Deepseek R2 & V4 Deepseek’s NEW MODEL is 98% CHEAPER & 2X BETTER!
AI Summary
Summary of Video on DeepSeek R2 Rumors
- Introduction to rumors about DeepSeek R2 and Huawei’s role.
- Details of DeepSeek R2:
- Estimated to be a 1.2 trillion parameter model with a hybrid mixture of Expert 3.0 architecture, double the size of R1.
- Approximately 78 billion actual parameters, trained on 5.2 petabytes of data.
- Utilizes a self-developed distributed training framework achieving 82% cluster utilization of Huawei’s Ascend 910b chip.
- Huawei Ascend Chips:
- DeepSeek has transitioned to using Ascend chips due to restrictions on Nvidia GPUs.
- Ascend chips are noted for exceeding performance expectations, especially with manual optimizations.
- Cost efficiency: Ascend chips reduce costs by 98% compared to H800.
- Training Framework:
- Operates on a Huawei cluster at FP16 precision.
- Future Release Insights:
- Anticipation of 3.5 model, followed by R1.5 and eventually R2.

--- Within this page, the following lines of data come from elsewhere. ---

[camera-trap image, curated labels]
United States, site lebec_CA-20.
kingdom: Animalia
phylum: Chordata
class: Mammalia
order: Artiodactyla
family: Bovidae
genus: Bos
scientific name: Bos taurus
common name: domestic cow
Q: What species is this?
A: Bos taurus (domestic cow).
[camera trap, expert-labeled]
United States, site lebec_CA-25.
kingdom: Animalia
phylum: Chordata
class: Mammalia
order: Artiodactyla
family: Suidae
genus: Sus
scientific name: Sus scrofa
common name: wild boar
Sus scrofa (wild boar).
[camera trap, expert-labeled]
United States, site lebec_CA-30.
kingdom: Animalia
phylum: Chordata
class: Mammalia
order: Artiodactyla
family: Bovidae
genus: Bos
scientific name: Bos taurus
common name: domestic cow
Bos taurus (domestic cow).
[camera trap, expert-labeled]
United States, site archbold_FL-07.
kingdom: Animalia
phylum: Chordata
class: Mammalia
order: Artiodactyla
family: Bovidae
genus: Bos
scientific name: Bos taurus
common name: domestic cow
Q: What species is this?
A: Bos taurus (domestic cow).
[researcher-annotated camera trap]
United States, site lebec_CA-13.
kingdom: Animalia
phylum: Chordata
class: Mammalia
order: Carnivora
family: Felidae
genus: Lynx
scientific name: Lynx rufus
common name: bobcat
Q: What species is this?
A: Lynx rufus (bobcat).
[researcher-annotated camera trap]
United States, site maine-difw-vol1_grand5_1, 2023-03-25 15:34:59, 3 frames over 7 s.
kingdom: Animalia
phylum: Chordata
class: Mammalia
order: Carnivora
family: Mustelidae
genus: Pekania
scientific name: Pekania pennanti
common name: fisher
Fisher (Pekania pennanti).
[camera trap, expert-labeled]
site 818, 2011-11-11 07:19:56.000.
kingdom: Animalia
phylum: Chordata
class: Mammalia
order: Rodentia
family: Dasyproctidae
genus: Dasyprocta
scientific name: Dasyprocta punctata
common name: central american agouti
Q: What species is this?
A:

- Discussions on the performance of newer Ascend 910C chips compared to Nvidia’s H100.
- Broader Context:
- DeepSeek’s reliance on Huawei emphasizes the need for diversifying hardware vendors in AI development.
- Mention of DeepSeek’s open-source stance and ongoing evolution into optimized training frameworks.
- Closing thoughts on excitement for upcoming DeepSeek releases and community engagement regarding these developments.